Bayer AG lost its second appeal of the three jury verdicts finding that the company’s Roundup weed killer causes cancer.
The U.S. Court of Appeals in San Francisco refused on Friday to overturn the 2019 decision in the only case to go to trial in federal court. The decision may embolden consumers to bring more claims beyond the many thousands the company is trying to resolve in an $11 billion settlement.
Bayer, which was testing an argument that it hoped would undercut thousands of outstanding cases, said it’s disappointed with the ruling and may appeal to the U.S. Supreme Court.
The company contended the U.S. Environmental Protection Agency’s authority to regulate herbicide labeling prohibits states from imposing demands that depart from federal requirements. The company said the verdict was improperly based on a California law requiring Bayer to warn consumers of Roundup’s cancer risk. The EPA supported Bayer’s appeal.
The plaintiff in the case, Edwin Hardeman, testified that he used Roundup for years on his large plot of land in Sonoma County, about 60 miles (100 kilometers) north of San Francisco. Similar to other plaintiffs in the U.S., Hardeman said his exposure caused his non-Hodgkin’s lymphoma. Jurors awarded him more than $80 million, later cut by the trial judge to $25 million.

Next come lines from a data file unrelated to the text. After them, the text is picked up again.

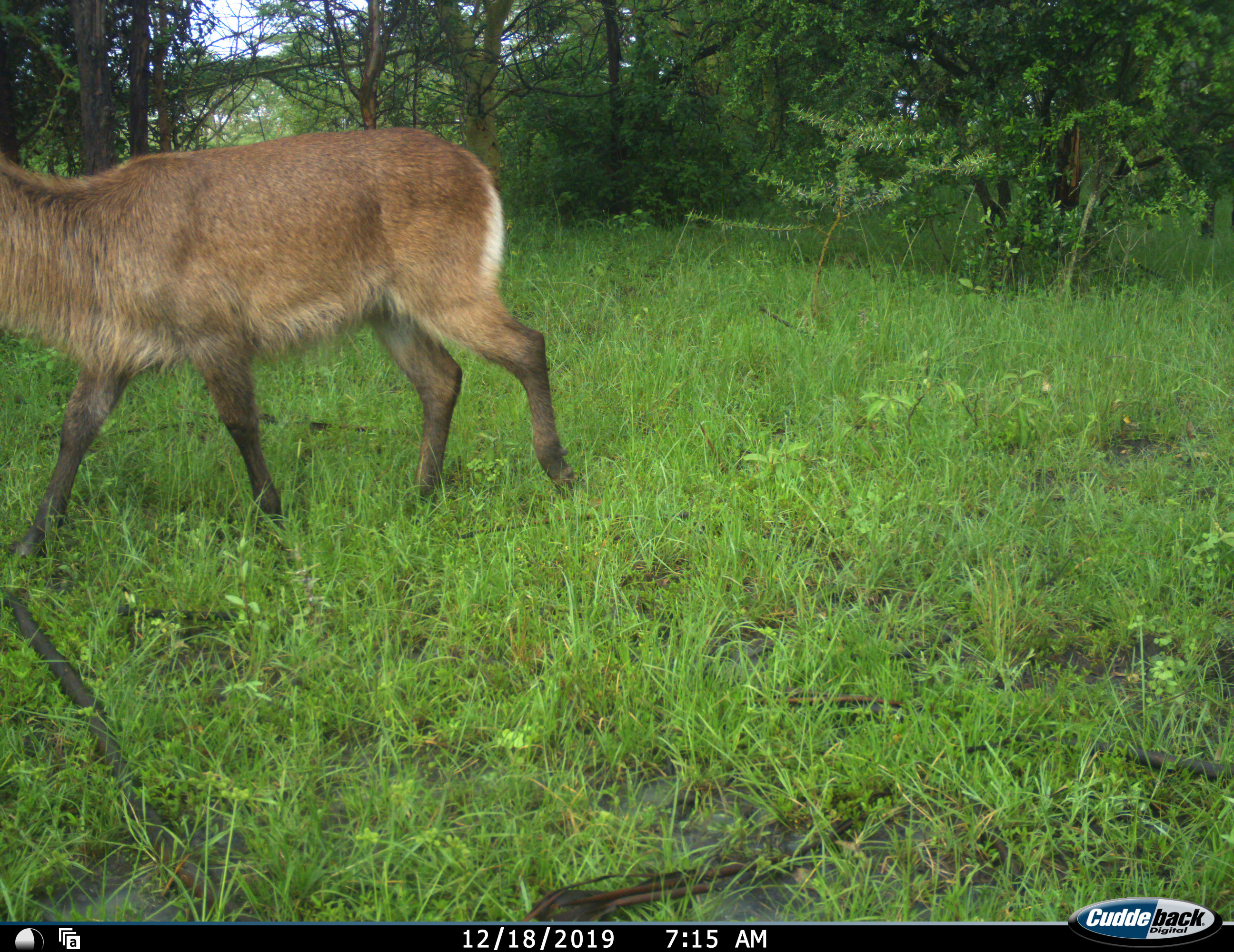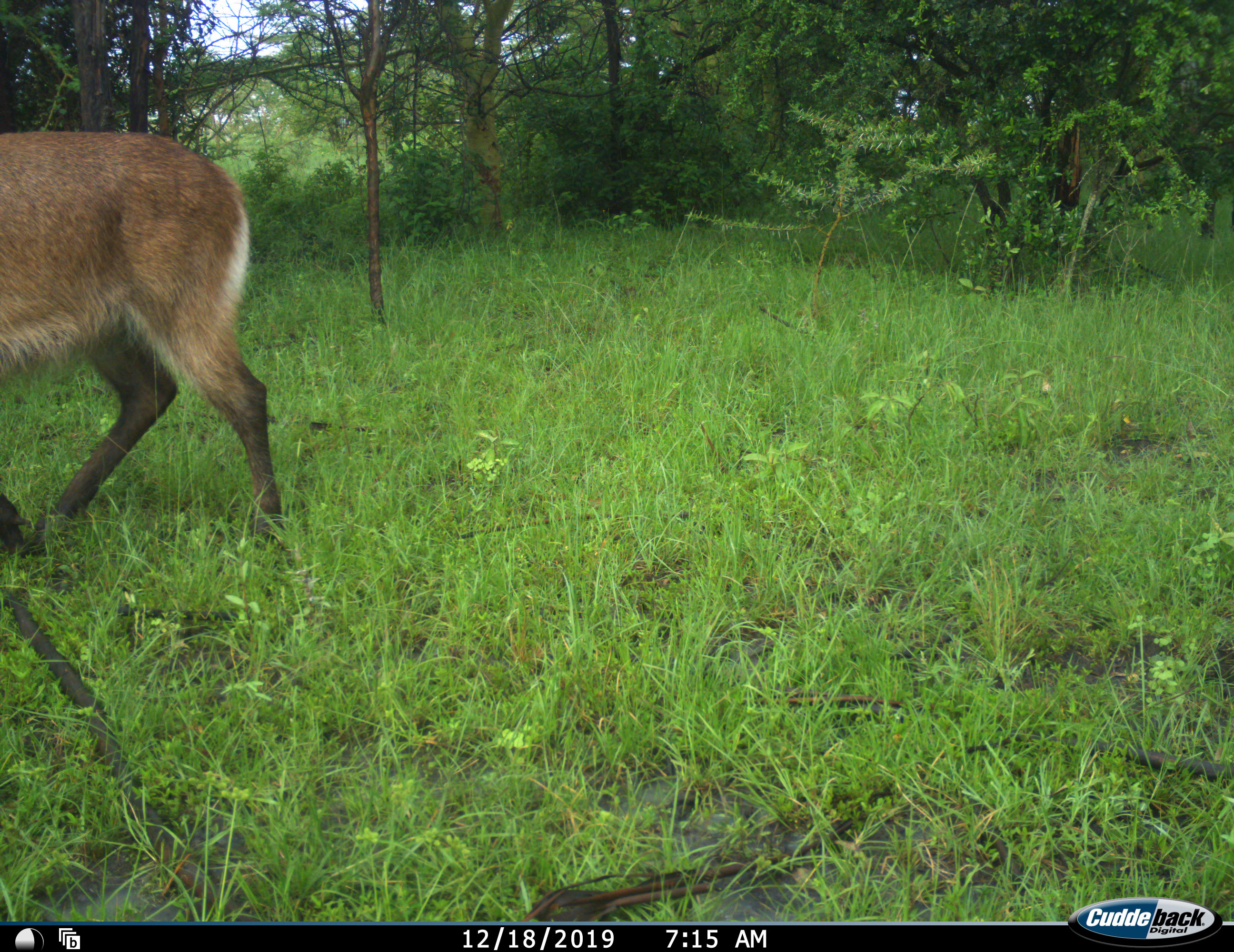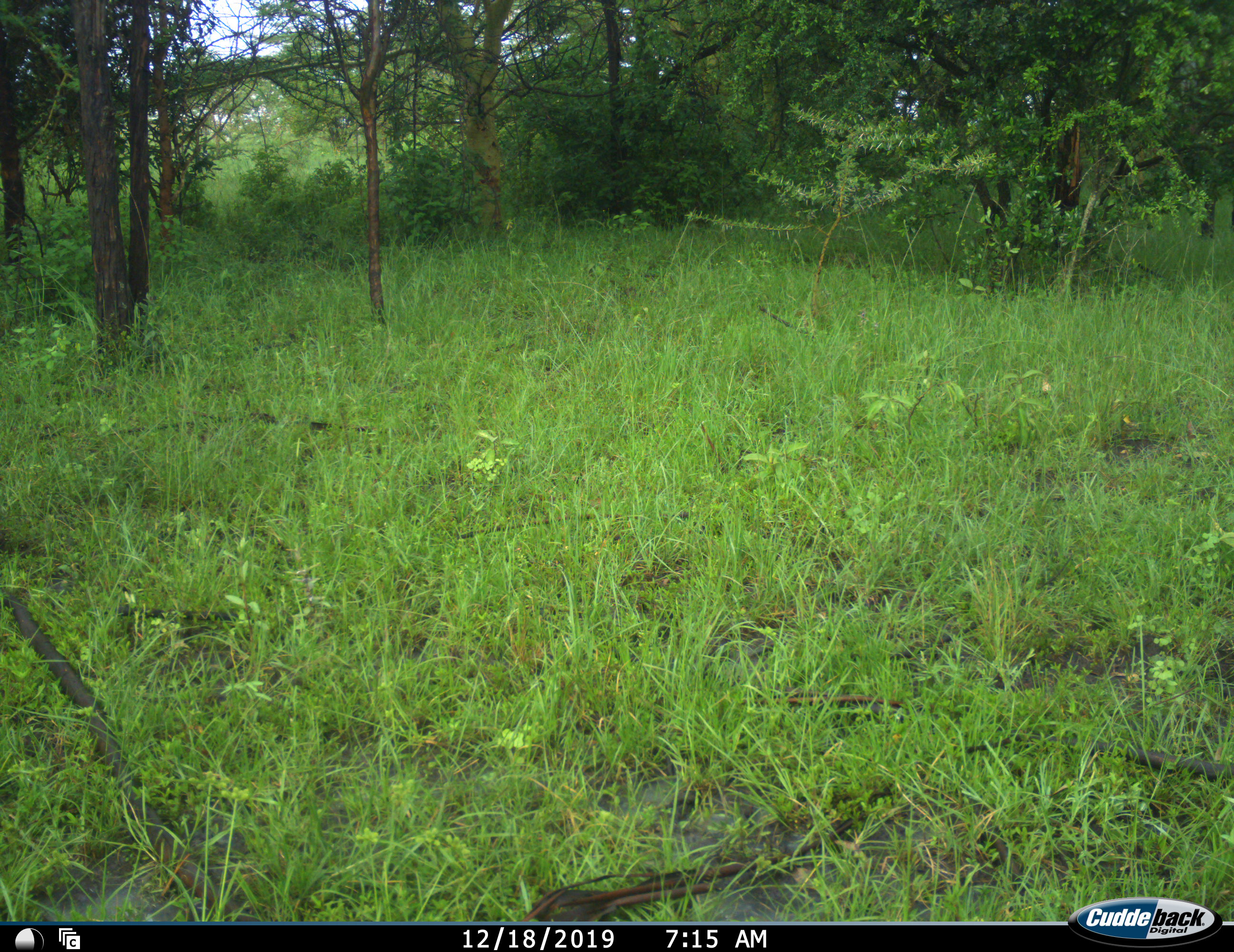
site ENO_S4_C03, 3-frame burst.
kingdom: Animalia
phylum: Chordata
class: Mammalia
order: Artiodactyla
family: Bovidae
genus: Kobus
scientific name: Kobus ellipsiprymnus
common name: waterbuck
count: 1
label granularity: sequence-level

The appeals court panel affirmed the $25 million award, though one of the three judges dissented, saying the $20 million punitive damages portion of the award is too high according to constitutional guidelines.
The company’s “conduct is not particularly reprehensible in light of the ongoing scientific debate,” U.S. Circuit Judge N.R. Smith wrote.
Hardeman’s suit was the second of three Roundup trials Bayer lost in 2018 and 2019 with average awards of almost $50 million per plaintiff that sent its stock into a downward spiral. The other two cases were tried in California state court. The company lost its appeal of the first verdict — though it did win a reduction in damages — and is appealing the third verdict.
The legal threat has weighed on Bayer since its 2018 acquisition of Monsanto, maker of the herbicide. Despite an $11 billion proposal to resolve the U.S. suits announced in June, the Roundup litigation has proved more expensive and difficult to contain than Bayer calculated. In November, the judge who handled Hardeman’s trial and has been overseeing about 4,000 federal cases resumed readying cases for trial after a pause to allow for lagging settlement negotiations.
Bayer said Friday it continues to stand by the safety of Roundup based on decades of testing by regulators.
“The 9th Circuit decision is wrong on the issue of federal preemption as it is not possible for Monsanto to comply with federal law under which EPA has determined that a cancer warning is unwarranted and improper, and also comply with state law failure-to-warn claims seeking the very cancer warning EPA forbids,” the company said in a statement. “The company will pursue all legal options, including petitioning the U.S. Supreme Court to review this case.”
Lawyers for Hardeman said he’s pleased with the ruling.
The court ruled that “substantial evidence of Monsanto’s malice was presented to the jury, supporting punitive damages,” Aimee Wagstaff and Jennifer Moore said in an email. “Internal emails showed that Monsanto knew of the risk of cancer and failed to warn consumers like Mr. Hardeman. Today is significant for consumers holding pesticide companies like Monsanto accountable for causing thousands of people cancer.”
The appeals court case is Hardeman v. Monsanto, 19-16636, U.S. Court of Appeals for the 9th Circuit (San Francisco). The district court case is In re: Roundup Products Liability Litigation, MDL 2741, U.S. District Court, Northern District of California (San Francisco).